In the spring of 2015, I took a University of British Columbia EdX course called “Reconciliation Through Indigenous Education.” For a variety of reasons, I found the course challenging–not so much the course materials, which were very interesting, but because it challenged me to think about many of my own assumptions and related experiences.
In the coming while, I will be posting some of my journal reflections, and also some of the assignments from the course. You may agree with my views–or you may disagree strongly. I would love to hear your input either way (so long as we keep the discussion respectful to each other, of course). Please feel free to comment!
I am starting with some journal reflections I wrote after doing the first lesson in the course:
Feb 2 2015: I started the Reconciliation Through Indigenous Education course yesterday. It really shook up some emotions I had pretty much buried.
The more I think about things lately, the more I feel I have been failing my children for years, in that I have avoided talking to them about anything that matters to me. Oh sure, I’m fine with “safe” things where I don’t have to chance being wrong–or being disagreed with. It is scary, I’m finding, to do the “discussion” parts of this course. I could, of course, write nice intellectual bits like some people are–but I’m far too personally involved in this “topic”–it’s far more than just a topic to me; it’s my life and the lives of people I dearly love and care about, and my relationships with them.
It’s the pain of my husband’s life… I know he was listening in a bit when I was watching the video/audio bits of the course… and it wasn’t long before he turned the TV on loudly, and started asking me to do this and that…in that tone of voice that clearly indicates he is upset because there’s something going on that he doesn’t want to face or think about.
I haven’t written anything “new” on my Haida Gwaii Building Bridges site for a long while… but I think it may be time to post some of my responses to this course… and let the flak fly where it may–if anyone cares to read what I’m writing. Up to now, on the site, I’ve pretty much stuck to “safe” stuff… but this is not a “safe” topic. It’s hard. It requires honesty… and courage. It digs into people’s deepest feelings. Hurts. Destroyed lives. Destroyed peoples.
I’m not at all sure that we can really bring about “reconciliation through indigenous education” in public schools. Certainly we can try. But so much racism comes from that which is inhaled early in life. I inhaled love and acceptance in the Masset /Old Massett community until I was 2 years old… and I could never outrun it or turn from it since.
The chart from the newsletter we had to read for the first lesson was really interesting because it shows the difference between levels of “social justice” in education.
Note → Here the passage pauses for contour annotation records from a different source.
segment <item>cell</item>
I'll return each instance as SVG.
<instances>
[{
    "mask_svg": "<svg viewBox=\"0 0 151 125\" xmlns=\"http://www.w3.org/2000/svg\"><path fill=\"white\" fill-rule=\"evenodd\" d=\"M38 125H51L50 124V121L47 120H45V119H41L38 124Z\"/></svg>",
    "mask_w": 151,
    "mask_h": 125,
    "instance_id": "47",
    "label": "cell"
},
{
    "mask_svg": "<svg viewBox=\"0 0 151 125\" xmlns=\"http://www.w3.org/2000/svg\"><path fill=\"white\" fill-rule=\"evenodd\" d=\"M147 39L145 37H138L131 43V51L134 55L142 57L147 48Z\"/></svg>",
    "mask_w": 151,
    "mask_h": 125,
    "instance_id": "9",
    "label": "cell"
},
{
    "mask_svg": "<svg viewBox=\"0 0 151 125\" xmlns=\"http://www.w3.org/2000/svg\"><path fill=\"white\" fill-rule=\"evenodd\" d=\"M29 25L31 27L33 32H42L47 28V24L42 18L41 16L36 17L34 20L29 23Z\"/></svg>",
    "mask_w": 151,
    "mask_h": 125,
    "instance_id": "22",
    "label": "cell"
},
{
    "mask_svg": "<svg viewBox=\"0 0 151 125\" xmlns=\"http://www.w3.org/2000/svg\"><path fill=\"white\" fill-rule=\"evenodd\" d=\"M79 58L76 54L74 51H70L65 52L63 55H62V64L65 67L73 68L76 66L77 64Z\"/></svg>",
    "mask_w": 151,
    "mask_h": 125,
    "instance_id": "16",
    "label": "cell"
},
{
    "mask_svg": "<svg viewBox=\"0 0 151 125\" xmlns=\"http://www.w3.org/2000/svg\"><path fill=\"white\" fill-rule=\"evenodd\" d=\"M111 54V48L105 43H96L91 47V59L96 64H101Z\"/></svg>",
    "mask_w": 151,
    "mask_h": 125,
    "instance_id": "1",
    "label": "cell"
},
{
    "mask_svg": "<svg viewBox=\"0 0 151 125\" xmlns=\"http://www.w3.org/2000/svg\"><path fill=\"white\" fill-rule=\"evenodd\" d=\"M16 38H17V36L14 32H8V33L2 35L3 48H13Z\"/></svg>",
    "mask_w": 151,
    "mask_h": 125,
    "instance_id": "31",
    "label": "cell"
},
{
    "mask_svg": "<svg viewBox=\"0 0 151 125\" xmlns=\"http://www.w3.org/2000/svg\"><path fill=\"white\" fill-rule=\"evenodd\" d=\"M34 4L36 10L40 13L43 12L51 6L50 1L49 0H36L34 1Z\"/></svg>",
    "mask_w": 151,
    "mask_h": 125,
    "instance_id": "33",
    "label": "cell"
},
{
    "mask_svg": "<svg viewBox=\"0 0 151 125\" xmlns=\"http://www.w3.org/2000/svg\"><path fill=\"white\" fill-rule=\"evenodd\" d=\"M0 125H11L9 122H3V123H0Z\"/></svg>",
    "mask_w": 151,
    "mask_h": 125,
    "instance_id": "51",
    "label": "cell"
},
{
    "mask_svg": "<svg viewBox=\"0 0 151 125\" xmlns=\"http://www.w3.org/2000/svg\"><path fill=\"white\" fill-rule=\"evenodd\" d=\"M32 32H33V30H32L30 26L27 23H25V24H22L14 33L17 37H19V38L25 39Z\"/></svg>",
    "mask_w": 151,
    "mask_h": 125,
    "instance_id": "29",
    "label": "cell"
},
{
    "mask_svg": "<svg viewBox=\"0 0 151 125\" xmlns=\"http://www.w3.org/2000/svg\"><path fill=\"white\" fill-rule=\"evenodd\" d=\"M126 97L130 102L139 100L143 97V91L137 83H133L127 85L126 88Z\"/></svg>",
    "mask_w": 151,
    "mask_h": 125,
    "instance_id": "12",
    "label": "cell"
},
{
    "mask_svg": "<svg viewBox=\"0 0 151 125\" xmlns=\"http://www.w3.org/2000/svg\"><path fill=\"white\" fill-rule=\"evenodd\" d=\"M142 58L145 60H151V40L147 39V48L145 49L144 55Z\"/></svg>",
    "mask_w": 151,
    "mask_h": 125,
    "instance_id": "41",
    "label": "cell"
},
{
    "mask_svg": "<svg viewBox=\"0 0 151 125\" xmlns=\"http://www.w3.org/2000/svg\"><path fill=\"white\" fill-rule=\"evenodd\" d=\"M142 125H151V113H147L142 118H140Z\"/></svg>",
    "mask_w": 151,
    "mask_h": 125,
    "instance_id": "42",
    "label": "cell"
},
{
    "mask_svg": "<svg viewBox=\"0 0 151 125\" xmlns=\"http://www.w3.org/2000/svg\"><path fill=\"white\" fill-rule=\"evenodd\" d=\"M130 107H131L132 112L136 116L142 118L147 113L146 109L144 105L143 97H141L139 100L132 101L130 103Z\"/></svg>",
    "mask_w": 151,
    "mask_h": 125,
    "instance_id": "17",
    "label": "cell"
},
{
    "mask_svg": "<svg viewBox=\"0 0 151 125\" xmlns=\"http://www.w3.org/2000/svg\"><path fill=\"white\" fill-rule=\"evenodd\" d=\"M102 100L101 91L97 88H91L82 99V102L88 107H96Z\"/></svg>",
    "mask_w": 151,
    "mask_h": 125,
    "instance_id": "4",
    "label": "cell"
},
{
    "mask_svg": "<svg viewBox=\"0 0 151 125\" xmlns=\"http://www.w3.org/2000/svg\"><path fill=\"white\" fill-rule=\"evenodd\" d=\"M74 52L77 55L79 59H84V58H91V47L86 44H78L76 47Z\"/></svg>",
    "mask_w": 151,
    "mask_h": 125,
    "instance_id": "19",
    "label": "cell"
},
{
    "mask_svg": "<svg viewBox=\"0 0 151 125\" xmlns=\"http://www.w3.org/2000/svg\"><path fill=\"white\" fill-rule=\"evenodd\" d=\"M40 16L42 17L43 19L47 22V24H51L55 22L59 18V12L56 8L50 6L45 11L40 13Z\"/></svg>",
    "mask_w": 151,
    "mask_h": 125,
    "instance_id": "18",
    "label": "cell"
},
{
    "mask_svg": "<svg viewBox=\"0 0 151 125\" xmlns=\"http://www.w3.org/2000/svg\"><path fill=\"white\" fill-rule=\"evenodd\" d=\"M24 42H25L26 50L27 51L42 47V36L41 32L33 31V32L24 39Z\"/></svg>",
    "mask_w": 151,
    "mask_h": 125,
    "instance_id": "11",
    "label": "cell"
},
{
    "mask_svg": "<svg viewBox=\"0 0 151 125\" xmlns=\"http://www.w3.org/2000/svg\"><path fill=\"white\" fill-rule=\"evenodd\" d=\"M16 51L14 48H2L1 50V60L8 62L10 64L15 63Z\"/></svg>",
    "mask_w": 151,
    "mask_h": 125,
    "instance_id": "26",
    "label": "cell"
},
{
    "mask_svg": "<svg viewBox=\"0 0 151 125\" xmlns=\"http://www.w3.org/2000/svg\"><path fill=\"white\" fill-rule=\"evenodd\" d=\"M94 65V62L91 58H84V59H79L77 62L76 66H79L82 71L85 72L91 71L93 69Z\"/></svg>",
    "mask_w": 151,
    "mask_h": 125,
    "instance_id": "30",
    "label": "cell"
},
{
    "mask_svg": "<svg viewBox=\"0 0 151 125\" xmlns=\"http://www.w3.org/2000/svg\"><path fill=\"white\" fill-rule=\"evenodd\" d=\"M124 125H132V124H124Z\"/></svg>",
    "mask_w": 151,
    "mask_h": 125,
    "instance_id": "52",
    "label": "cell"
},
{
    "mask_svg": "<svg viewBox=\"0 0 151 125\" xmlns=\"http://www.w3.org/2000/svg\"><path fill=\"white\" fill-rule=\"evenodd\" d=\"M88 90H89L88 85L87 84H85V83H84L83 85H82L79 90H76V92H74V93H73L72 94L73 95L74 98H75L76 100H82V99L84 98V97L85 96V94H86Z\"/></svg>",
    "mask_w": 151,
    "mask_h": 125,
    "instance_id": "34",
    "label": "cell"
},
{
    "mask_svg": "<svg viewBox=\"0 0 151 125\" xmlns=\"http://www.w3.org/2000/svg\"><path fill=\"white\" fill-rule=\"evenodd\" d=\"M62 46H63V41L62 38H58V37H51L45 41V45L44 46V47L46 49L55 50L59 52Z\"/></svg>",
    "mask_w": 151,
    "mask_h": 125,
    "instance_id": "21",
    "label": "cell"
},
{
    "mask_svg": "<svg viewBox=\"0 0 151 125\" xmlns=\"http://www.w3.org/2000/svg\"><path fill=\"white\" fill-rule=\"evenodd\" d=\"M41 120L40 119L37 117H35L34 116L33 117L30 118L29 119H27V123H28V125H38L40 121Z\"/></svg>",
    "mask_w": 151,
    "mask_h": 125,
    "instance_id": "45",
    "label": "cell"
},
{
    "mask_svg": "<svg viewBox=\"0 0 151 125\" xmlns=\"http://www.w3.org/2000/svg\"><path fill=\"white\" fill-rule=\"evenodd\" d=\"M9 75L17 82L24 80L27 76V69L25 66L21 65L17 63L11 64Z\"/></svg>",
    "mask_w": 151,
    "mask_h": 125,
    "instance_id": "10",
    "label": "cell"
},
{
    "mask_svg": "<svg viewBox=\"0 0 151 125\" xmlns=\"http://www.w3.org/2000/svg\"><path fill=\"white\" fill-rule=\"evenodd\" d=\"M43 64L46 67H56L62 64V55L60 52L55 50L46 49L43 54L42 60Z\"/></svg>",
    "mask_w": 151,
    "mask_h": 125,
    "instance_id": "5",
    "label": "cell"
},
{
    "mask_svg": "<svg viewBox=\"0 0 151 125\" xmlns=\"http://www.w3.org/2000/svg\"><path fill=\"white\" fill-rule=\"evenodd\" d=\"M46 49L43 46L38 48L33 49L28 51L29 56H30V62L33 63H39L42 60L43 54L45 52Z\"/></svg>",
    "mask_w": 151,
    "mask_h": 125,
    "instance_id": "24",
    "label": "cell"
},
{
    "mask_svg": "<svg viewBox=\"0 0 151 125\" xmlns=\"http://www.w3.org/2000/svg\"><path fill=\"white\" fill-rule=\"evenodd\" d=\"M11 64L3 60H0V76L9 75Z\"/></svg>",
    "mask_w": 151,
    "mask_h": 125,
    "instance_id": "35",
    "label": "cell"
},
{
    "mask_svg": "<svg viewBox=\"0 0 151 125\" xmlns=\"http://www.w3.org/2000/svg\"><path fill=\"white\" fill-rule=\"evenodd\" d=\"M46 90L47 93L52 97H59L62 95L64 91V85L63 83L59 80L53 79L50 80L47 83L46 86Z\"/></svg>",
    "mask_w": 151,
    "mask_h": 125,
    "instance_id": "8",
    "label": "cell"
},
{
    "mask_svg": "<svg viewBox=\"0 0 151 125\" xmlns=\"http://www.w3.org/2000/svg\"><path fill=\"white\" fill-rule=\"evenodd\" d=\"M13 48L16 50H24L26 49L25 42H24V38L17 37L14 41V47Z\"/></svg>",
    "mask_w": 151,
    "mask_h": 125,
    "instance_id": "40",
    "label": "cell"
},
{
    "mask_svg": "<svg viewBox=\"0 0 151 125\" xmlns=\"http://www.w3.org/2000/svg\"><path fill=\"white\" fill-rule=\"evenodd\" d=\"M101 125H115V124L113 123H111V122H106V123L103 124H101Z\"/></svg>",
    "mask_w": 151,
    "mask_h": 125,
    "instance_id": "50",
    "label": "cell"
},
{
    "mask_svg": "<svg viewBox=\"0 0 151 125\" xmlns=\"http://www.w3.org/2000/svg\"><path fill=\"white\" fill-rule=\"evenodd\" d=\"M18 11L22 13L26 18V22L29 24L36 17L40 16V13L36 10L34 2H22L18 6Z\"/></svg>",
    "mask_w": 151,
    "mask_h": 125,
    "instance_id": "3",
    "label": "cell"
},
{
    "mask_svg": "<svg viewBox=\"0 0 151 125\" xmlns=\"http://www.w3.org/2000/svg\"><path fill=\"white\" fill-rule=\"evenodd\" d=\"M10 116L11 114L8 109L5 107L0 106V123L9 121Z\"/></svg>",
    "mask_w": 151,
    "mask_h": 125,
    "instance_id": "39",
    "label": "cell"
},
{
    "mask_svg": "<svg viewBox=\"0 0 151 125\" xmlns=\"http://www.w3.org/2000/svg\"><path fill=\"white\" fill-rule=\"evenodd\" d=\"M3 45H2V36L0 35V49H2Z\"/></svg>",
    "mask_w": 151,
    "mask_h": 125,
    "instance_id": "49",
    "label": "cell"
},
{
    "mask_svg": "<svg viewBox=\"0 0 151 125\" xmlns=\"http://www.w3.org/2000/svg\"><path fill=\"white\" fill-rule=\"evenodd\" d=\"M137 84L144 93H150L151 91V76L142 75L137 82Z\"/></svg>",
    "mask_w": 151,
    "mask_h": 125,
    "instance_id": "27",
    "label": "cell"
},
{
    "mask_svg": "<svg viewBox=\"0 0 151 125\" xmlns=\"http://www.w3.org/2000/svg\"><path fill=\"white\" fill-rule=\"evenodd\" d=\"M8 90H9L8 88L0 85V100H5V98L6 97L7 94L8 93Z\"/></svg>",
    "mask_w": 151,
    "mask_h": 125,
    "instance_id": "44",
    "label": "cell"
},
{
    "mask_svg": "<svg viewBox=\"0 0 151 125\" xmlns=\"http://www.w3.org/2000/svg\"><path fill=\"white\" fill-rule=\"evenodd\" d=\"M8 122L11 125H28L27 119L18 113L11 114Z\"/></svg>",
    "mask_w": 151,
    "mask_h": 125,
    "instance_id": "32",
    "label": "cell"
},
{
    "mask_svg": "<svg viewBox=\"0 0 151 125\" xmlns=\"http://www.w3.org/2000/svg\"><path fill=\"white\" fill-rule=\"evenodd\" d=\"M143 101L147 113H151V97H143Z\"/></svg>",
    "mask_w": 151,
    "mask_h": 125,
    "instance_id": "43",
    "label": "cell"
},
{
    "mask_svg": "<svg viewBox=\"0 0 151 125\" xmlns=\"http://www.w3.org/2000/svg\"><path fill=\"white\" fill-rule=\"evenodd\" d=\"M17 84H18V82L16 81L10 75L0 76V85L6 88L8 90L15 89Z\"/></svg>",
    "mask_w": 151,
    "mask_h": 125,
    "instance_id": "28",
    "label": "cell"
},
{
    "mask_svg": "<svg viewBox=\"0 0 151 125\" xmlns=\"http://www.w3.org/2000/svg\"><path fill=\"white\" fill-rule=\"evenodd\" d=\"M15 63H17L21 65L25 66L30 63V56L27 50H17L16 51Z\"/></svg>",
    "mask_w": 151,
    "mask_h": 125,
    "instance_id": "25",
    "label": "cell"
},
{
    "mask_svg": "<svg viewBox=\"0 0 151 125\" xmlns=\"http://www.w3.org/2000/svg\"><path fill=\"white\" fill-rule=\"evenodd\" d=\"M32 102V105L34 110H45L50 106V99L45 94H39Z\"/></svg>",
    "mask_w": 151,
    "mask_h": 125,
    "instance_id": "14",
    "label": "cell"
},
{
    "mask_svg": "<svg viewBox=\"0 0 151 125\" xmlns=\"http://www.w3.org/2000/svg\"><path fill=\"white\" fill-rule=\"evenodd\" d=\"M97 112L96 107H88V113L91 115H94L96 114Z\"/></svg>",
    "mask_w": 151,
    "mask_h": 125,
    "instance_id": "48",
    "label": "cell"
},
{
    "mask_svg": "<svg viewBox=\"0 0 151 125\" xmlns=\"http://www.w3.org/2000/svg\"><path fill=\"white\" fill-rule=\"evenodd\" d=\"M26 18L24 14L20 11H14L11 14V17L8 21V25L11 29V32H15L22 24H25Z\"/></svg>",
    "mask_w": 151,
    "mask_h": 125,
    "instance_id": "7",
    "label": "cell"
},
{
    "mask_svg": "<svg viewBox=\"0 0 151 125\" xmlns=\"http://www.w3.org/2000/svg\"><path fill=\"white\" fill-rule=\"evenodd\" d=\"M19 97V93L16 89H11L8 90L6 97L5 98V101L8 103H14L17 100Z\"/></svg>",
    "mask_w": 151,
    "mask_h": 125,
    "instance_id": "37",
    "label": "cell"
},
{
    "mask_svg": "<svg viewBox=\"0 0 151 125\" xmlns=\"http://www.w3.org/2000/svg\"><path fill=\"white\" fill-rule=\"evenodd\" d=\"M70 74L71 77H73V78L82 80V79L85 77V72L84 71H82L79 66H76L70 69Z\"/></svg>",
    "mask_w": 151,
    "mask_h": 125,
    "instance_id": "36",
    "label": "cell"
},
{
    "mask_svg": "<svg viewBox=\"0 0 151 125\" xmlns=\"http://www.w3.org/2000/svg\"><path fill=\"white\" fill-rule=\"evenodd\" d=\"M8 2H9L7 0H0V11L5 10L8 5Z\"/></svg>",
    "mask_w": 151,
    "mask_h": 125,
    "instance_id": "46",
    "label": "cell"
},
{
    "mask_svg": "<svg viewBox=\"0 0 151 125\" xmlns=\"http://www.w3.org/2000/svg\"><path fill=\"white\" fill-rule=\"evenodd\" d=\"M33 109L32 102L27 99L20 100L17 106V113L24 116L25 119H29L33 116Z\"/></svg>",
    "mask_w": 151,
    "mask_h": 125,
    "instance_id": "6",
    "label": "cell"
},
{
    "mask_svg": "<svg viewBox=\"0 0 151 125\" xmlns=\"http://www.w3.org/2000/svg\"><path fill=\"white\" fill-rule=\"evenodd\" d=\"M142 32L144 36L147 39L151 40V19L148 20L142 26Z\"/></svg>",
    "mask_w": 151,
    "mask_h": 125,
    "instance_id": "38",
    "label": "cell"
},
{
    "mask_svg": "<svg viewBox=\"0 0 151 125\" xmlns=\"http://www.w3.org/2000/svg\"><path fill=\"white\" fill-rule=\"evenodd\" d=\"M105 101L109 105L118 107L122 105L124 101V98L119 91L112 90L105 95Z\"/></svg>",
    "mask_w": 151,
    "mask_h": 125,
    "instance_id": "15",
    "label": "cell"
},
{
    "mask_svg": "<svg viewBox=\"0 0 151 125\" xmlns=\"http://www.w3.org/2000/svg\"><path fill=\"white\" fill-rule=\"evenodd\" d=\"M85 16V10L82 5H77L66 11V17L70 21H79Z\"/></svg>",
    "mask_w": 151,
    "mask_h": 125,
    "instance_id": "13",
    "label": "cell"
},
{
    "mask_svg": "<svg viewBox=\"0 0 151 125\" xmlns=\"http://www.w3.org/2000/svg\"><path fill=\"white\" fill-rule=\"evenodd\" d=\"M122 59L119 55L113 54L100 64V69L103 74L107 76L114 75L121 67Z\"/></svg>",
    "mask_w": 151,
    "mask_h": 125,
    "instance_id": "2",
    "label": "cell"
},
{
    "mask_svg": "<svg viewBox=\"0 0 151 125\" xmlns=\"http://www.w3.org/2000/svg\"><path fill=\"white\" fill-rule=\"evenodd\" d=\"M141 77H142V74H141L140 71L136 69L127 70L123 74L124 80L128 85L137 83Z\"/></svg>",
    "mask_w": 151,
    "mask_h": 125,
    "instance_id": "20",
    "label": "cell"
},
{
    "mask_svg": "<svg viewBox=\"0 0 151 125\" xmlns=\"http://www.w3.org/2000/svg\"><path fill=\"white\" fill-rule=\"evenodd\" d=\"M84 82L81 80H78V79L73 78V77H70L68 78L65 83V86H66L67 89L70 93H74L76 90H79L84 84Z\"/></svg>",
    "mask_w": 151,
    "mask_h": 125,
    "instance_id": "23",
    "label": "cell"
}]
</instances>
For so much of the time, we don’t get beyond the most shallow discussion and the “be a nice citizen” approach–and even when we do, we often only get to a “handouts” sort-of-action level… but truly facing the messy root causes and getting involved to the point of taking chances with our own comfort and safety and maybe even our lives… that’s a whole other place to go–which I’ve been avoiding.
“Level 3” is especially difficult for me–the few times I’ve really dipped my feet there are when I’ve been personally living in the mess… and right now, I’m finding the thought of going back there (however that might look) awfully “upsetting” to the “peace and comfort” spot I’ve created for myself ever since my personal “Great Depression” and all that led up to that dark time.